EXERCISE TASK ▸ All records below must be retyped exactly.
══════════════════════════════
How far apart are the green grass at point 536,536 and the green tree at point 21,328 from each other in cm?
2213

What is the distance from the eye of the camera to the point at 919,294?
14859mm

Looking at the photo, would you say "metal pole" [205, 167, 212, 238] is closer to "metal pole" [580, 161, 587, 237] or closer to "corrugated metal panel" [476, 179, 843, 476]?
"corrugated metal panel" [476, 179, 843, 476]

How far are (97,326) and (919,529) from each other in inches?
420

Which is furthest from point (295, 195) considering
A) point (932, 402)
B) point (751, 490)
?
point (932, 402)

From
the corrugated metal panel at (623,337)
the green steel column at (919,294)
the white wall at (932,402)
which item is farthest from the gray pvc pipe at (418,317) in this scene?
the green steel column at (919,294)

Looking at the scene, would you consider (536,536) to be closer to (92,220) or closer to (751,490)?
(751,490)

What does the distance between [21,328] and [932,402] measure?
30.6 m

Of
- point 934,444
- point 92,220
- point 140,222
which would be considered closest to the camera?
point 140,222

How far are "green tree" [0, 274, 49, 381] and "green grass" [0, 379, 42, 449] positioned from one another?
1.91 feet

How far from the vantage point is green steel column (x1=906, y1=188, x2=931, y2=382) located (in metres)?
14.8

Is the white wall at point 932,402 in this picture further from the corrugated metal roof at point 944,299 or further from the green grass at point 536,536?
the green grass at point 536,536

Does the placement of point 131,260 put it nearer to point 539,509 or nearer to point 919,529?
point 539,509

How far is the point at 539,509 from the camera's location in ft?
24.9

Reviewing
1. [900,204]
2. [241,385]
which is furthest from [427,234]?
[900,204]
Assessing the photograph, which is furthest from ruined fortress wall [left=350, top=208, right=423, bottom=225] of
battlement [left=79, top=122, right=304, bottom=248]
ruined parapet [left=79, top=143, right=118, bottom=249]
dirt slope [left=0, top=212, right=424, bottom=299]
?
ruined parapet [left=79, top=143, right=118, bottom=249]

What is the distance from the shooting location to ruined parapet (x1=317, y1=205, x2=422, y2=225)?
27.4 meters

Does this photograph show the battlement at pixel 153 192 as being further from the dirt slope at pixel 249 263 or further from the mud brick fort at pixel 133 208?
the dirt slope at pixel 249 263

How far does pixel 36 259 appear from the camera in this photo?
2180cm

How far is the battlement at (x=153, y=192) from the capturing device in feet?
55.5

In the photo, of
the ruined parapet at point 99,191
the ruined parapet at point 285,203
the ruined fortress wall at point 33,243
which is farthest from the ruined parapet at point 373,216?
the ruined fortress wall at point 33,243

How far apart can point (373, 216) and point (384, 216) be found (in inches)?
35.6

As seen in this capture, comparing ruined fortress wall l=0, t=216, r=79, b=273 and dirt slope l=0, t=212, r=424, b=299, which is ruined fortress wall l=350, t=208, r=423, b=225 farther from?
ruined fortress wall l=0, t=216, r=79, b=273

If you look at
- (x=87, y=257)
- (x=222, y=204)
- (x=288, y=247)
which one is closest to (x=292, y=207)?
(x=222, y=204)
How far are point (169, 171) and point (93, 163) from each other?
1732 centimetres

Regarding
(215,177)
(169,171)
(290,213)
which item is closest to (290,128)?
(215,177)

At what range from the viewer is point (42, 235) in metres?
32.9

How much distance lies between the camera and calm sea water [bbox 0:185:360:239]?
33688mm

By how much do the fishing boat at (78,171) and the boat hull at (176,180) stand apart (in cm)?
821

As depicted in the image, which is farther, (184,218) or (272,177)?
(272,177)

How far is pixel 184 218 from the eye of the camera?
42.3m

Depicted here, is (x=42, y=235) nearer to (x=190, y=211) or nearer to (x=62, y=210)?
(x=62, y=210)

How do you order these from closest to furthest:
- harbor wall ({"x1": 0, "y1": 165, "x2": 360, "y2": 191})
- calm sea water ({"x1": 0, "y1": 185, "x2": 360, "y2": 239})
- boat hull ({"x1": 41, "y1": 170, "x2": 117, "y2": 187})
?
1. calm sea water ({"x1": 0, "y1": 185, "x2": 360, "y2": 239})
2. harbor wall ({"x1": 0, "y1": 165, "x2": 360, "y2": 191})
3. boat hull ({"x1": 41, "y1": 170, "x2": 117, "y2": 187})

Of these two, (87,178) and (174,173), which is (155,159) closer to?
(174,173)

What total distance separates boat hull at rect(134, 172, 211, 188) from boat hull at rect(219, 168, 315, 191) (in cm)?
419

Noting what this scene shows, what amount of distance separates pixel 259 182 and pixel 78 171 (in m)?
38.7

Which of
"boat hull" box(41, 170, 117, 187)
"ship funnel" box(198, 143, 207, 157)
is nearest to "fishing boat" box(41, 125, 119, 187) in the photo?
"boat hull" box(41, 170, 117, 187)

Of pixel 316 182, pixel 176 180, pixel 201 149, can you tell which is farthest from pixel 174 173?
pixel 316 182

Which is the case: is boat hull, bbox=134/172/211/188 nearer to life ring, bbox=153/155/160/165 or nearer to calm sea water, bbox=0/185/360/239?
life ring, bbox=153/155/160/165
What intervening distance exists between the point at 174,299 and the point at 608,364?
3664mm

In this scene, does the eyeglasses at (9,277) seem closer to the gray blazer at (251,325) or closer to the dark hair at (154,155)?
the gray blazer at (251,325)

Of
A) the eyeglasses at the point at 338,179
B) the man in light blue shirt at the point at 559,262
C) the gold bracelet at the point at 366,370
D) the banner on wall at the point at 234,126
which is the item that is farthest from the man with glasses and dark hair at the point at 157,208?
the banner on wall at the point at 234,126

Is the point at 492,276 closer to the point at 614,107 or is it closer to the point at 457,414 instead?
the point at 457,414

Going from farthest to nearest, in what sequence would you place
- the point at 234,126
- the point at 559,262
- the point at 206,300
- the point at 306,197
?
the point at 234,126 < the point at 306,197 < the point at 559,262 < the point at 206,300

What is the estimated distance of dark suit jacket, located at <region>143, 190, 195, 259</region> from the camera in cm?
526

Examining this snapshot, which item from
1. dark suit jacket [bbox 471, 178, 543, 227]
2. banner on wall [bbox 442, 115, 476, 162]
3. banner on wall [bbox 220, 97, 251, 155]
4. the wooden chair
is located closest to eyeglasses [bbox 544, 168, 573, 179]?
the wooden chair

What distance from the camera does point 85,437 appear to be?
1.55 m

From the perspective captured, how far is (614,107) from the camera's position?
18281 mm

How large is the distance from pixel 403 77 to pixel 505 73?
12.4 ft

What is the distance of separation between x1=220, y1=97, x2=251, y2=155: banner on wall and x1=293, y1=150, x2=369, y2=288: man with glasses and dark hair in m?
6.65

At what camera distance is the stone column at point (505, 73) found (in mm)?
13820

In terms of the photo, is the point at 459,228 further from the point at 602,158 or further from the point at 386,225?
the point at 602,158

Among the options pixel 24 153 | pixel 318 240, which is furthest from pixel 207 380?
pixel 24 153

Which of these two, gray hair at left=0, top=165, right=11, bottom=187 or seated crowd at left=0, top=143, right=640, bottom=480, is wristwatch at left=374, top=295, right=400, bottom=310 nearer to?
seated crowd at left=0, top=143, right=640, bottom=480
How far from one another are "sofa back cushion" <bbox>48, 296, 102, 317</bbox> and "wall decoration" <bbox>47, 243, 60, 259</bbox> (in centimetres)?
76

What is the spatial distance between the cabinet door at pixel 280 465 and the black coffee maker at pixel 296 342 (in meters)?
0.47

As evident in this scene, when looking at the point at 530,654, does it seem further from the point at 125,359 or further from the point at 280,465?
══════════════════════════════
EXERCISE RESULT ▸
How far apart are the green grass at point 536,536 and the green tree at point 21,328 from each other in cm?
2213

What is the distance from the eye of the camera to the point at 919,294?
14859mm

Looking at the photo, would you say "metal pole" [205, 167, 212, 238] is closer to "metal pole" [580, 161, 587, 237] or closer to "corrugated metal panel" [476, 179, 843, 476]?
"corrugated metal panel" [476, 179, 843, 476]

How far are (97,326) and (919,529) from each other in inches?
420

Which is furthest from point (295, 195) considering
A) point (932, 402)
B) point (751, 490)
?
point (932, 402)

From
the corrugated metal panel at (623,337)
the green steel column at (919,294)
the white wall at (932,402)
which item is farthest from the gray pvc pipe at (418,317) in this scene?
the green steel column at (919,294)

Looking at the scene, would you consider (536,536) to be closer to (92,220) or closer to (751,490)?
(751,490)

What does the distance between [21,328] and [932,402] measure?
30.6 m

Of
- point 934,444
- point 92,220
- point 140,222
which would be considered closest to the camera?
point 140,222

How far are "green tree" [0, 274, 49, 381] and "green grass" [0, 379, 42, 449] positioned from one another?
1.91 feet

How far from the vantage point is green steel column (x1=906, y1=188, x2=931, y2=382) located (in metres)?
14.8

Is the white wall at point 932,402 in this picture further from the corrugated metal roof at point 944,299 or further from the green grass at point 536,536?
the green grass at point 536,536

Does the placement of point 131,260 put it nearer to point 539,509 or nearer to point 919,529?
point 539,509

How far is the point at 539,509 from the camera's location in ft?
24.9

Reviewing
1. [900,204]
2. [241,385]
which is furthest from [427,234]?
[900,204]
Assessing the photograph, which is furthest from ruined fortress wall [left=350, top=208, right=423, bottom=225] of
battlement [left=79, top=122, right=304, bottom=248]
ruined parapet [left=79, top=143, right=118, bottom=249]
dirt slope [left=0, top=212, right=424, bottom=299]
?
ruined parapet [left=79, top=143, right=118, bottom=249]

What is the distance from the shooting location to ruined parapet (x1=317, y1=205, x2=422, y2=225)?
27.4 meters

Does this photograph show the battlement at pixel 153 192 as being further from the dirt slope at pixel 249 263 or further from the mud brick fort at pixel 133 208?
the dirt slope at pixel 249 263

How far does pixel 36 259 appear from the camera in this photo?
2180cm

How far is the battlement at (x=153, y=192) from the capturing device in feet?
55.5

In the photo, of
the ruined parapet at point 99,191
the ruined parapet at point 285,203
the ruined fortress wall at point 33,243
which is farthest from the ruined parapet at point 373,216?
the ruined fortress wall at point 33,243

How far apart can point (373, 216) and point (384, 216) be found (in inches)?
35.6

As seen in this capture, comparing ruined fortress wall l=0, t=216, r=79, b=273 and dirt slope l=0, t=212, r=424, b=299, which is ruined fortress wall l=350, t=208, r=423, b=225 farther from?
ruined fortress wall l=0, t=216, r=79, b=273

If you look at
- (x=87, y=257)
- (x=222, y=204)
- (x=288, y=247)
which one is closest to (x=292, y=207)?
(x=222, y=204)
How far are point (169, 171) and point (93, 163) from each other?
1732 centimetres

Regarding
(215,177)
(169,171)
(290,213)
which item is closest to (290,128)?
(215,177)

At what range from the viewer is point (42, 235) in metres?
32.9

How much distance lies between the camera and calm sea water [bbox 0:185:360:239]?
33688mm

By how much do the fishing boat at (78,171) and the boat hull at (176,180) stand apart (in cm)?
821

As depicted in the image, which is farther, (184,218) or (272,177)?
(272,177)

How far is pixel 184 218 from the eye of the camera?
42.3m

Depicted here, is (x=42, y=235) nearer to (x=190, y=211) or nearer to (x=62, y=210)?
(x=62, y=210)

How do you order these from closest to furthest:
- harbor wall ({"x1": 0, "y1": 165, "x2": 360, "y2": 191})
- calm sea water ({"x1": 0, "y1": 185, "x2": 360, "y2": 239})
- boat hull ({"x1": 41, "y1": 170, "x2": 117, "y2": 187})
?
1. calm sea water ({"x1": 0, "y1": 185, "x2": 360, "y2": 239})
2. harbor wall ({"x1": 0, "y1": 165, "x2": 360, "y2": 191})
3. boat hull ({"x1": 41, "y1": 170, "x2": 117, "y2": 187})

Of these two, (87,178) and (174,173), which is (155,159) closer to?
(174,173)

What total distance separates boat hull at rect(134, 172, 211, 188) from boat hull at rect(219, 168, 315, 191) (in cm)?
419

Noting what this scene shows, what amount of distance separates pixel 259 182 and pixel 78 171 (in m)?
38.7

Which of
"boat hull" box(41, 170, 117, 187)
"ship funnel" box(198, 143, 207, 157)
is nearest to "fishing boat" box(41, 125, 119, 187) in the photo?
"boat hull" box(41, 170, 117, 187)

Of pixel 316 182, pixel 176 180, pixel 201 149, can you tell which is farthest from pixel 174 173?
pixel 316 182

Which is the case: is boat hull, bbox=134/172/211/188 nearer to life ring, bbox=153/155/160/165 or nearer to calm sea water, bbox=0/185/360/239?
life ring, bbox=153/155/160/165
What intervening distance exists between the point at 174,299 and the point at 608,364?
3664mm

In this scene, does the eyeglasses at (9,277) seem closer to the gray blazer at (251,325) or closer to the dark hair at (154,155)?
the gray blazer at (251,325)

Of
A) the eyeglasses at the point at 338,179
B) the man in light blue shirt at the point at 559,262
C) the gold bracelet at the point at 366,370
D) the banner on wall at the point at 234,126
which is the item that is farthest from the man with glasses and dark hair at the point at 157,208?
the banner on wall at the point at 234,126

Is the point at 492,276 closer to the point at 614,107 or is it closer to the point at 457,414 instead?
the point at 457,414

Going from farthest to nearest, in what sequence would you place
- the point at 234,126
- the point at 559,262
- the point at 206,300
- the point at 306,197
?
the point at 234,126 < the point at 306,197 < the point at 559,262 < the point at 206,300

What is the estimated distance of dark suit jacket, located at <region>143, 190, 195, 259</region> from the camera in cm?
526

Examining this snapshot, which item from
1. dark suit jacket [bbox 471, 178, 543, 227]
2. banner on wall [bbox 442, 115, 476, 162]
3. banner on wall [bbox 220, 97, 251, 155]
4. the wooden chair
is located closest to eyeglasses [bbox 544, 168, 573, 179]?
the wooden chair

What distance from the camera does point 85,437 appear to be?
1.55 m

From the perspective captured, how far is (614,107) from the camera's position?
18281 mm

How large is the distance from pixel 403 77 to pixel 505 73?
12.4 ft

What is the distance of separation between x1=220, y1=97, x2=251, y2=155: banner on wall and x1=293, y1=150, x2=369, y2=288: man with glasses and dark hair in m?
6.65

At what camera distance is the stone column at point (505, 73) found (in mm)?
13820

In terms of the photo, is the point at 459,228 further from the point at 602,158 or further from the point at 386,225?
the point at 602,158

Among the options pixel 24 153 | pixel 318 240, which is furthest from pixel 207 380?
pixel 24 153

Which of these two, gray hair at left=0, top=165, right=11, bottom=187 or seated crowd at left=0, top=143, right=640, bottom=480, is wristwatch at left=374, top=295, right=400, bottom=310 nearer to?
seated crowd at left=0, top=143, right=640, bottom=480
How far from one another are "sofa back cushion" <bbox>48, 296, 102, 317</bbox> and "wall decoration" <bbox>47, 243, 60, 259</bbox> (in centimetres)?
76

What is the spatial distance between the cabinet door at pixel 280 465 and the black coffee maker at pixel 296 342 (in meters)?
0.47

As evident in this scene, when looking at the point at 530,654, does it seem further from the point at 125,359 or further from the point at 280,465?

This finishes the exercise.